Plants that you put in recently require more watering. Fish advised once a week and maybe every other day if it is hot and windy. I do our new plants daily for the first month and every other day after that – but I need the extra steps to meet the demands of my Fitbit, and I am using either water from our three rain barrels or tap water that we collect while waiting for the water to get to the temperature we want at the kitchen sink. (I haven’t started collecting used bath and shower water yet, but I swear I would if we lived in Arizona.) Fish said the extra watering for new plants can extend out to three years, especially if the garden soil is sandy and if the plant’s roots were potbound before they went into your garden.

The vegetable garden needs a lot more care. If the lettuce, carrots, peas, beans and corn do not get enough water, the plants probably will die and definitely won’t produce well. Even the fruits that come from perennial plants need regular watering. Our strawberry production was way down this year, mostly because I didn’t water the garden as often as I should have. The strawberry plants are healthy and should do well next year, but we got only a dozen quarts of smaller-than-average fruit.

While I set up sprinklers for the vegetable garden twice – once in May and once in June – I did hand water a number of plants I was especially worried about. I used pelletized carrot seed as an experiment, and – following the packet instructions – the carrots got regular watering until they got to a decent size. I also hand watered new asparagus and blueberry plants and all the transplants.

Watering containers is just like watering house plants – it depends on which pot. The sedums we have outside need to dry out between waterings, so I check the soil each time.
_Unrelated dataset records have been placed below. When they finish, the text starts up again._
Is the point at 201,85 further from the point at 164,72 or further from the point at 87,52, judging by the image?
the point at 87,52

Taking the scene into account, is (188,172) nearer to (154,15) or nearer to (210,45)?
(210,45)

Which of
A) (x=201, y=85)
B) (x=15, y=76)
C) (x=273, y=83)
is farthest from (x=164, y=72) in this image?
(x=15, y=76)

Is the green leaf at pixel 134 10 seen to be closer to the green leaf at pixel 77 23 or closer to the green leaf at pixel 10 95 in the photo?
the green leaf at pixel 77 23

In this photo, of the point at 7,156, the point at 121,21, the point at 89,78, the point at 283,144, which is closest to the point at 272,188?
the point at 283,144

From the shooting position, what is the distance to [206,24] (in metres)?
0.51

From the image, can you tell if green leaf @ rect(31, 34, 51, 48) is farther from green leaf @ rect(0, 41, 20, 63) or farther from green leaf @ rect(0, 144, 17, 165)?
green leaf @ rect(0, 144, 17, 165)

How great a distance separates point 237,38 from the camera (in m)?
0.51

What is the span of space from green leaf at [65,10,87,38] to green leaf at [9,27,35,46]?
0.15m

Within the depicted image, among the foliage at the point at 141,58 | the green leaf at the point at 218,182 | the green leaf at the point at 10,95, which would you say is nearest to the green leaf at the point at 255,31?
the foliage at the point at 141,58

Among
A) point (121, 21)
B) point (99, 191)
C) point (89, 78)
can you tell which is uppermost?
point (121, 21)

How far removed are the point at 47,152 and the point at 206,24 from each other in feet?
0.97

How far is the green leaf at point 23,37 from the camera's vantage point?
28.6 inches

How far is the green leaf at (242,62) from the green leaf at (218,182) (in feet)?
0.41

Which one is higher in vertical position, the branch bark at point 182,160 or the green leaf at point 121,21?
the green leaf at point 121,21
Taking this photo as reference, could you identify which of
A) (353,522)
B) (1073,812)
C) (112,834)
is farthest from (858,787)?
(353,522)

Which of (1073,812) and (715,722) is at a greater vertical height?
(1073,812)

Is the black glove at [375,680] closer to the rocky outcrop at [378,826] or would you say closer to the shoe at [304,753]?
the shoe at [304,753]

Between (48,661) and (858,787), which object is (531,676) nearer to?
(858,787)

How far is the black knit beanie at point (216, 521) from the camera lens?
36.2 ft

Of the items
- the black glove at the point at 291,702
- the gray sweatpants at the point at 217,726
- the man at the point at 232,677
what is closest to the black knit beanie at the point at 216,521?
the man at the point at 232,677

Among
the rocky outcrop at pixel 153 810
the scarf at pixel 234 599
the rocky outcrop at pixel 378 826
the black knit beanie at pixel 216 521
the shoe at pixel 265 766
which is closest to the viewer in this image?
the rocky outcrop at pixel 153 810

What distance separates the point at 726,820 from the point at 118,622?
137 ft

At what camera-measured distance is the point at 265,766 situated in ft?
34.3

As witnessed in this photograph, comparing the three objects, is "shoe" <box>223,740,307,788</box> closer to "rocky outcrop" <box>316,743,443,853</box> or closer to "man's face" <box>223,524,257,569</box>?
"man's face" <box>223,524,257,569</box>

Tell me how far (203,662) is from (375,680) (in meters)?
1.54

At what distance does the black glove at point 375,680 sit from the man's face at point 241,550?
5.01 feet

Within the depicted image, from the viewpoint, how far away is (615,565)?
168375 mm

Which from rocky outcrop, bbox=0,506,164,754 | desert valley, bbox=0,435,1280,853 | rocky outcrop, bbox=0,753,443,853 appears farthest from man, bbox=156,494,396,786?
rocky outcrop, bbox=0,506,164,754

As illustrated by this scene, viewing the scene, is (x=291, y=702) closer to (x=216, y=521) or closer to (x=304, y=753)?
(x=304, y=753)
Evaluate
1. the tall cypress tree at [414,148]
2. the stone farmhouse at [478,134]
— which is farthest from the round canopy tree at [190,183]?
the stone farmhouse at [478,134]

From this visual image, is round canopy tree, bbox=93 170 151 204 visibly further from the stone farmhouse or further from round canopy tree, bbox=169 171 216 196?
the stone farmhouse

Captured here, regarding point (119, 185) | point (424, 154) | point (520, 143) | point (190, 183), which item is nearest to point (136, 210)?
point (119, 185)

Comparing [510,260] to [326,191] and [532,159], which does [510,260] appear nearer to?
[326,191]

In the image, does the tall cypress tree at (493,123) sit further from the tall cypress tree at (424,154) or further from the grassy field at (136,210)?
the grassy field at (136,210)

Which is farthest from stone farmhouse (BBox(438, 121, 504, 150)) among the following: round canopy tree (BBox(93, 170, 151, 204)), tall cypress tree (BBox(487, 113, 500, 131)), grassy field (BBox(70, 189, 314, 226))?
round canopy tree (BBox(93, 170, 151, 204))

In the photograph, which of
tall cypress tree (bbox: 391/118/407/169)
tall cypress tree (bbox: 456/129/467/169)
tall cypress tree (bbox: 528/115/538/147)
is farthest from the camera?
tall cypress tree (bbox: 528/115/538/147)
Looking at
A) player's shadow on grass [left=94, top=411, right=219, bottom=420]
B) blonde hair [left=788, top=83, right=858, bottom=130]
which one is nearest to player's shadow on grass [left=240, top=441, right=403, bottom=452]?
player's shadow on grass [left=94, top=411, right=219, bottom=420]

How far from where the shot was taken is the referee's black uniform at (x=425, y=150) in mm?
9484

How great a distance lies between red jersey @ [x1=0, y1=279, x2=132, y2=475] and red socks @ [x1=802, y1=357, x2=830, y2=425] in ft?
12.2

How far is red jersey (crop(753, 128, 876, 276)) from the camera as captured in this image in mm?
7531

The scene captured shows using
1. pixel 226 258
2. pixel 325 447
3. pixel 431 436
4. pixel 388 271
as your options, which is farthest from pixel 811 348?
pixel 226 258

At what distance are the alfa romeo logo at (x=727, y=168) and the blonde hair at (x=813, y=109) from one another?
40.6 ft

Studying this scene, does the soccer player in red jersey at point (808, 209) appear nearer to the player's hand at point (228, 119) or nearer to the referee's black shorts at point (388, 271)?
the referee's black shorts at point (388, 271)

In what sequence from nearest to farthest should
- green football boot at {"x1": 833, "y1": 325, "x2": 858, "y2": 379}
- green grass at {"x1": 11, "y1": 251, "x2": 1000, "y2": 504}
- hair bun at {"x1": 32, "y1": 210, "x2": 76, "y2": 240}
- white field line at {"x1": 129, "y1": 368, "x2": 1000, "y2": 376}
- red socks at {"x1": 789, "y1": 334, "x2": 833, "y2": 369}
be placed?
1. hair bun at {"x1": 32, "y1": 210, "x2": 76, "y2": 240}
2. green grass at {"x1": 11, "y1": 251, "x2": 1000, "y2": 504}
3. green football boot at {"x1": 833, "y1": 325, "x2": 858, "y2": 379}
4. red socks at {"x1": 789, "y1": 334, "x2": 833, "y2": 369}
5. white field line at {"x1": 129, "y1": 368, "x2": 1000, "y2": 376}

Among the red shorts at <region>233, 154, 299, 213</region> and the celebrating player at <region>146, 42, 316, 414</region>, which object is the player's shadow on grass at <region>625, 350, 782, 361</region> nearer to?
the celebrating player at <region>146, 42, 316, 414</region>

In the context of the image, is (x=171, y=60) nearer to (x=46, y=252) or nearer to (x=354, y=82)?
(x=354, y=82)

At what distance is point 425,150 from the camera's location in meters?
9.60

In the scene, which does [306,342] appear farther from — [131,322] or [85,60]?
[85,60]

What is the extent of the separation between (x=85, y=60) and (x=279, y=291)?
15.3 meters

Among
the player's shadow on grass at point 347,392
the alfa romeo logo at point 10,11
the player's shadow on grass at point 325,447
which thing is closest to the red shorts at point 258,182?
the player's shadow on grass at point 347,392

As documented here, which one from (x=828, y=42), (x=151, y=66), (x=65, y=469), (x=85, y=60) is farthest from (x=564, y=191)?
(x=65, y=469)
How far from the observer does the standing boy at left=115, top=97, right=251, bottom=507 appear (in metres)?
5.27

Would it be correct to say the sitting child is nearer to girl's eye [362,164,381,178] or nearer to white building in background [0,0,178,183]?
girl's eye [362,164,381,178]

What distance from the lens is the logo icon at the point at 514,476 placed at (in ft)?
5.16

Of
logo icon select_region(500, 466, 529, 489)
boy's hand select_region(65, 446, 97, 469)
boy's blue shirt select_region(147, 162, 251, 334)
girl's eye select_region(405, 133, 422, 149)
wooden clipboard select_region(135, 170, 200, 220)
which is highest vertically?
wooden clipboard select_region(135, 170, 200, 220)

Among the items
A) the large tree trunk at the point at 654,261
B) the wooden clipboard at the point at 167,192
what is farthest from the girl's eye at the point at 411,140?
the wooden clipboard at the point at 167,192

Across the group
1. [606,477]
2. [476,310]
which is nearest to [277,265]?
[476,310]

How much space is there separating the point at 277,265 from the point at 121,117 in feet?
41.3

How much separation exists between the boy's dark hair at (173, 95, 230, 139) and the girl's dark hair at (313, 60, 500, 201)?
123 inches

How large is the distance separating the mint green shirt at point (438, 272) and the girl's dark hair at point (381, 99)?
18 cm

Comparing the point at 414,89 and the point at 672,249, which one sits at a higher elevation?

The begonias, potted tomatoes, fancy annuals like digiplexis and begonias and the potted Japanese maple get watered anytime it goes two days without raining – which has been often this summer.

Again, these are all from our rain barrels. We have two on our patio and one on our vegetable-garden shed. Only once so far this summer has it been so dry that all of our rain barrels were empty – and we had a thunderstorm a couple of days after they went dry, which replenished them. I don’t know if we actually are saving much money by having rain barrels – but the righteous feeling I get is worth a lot.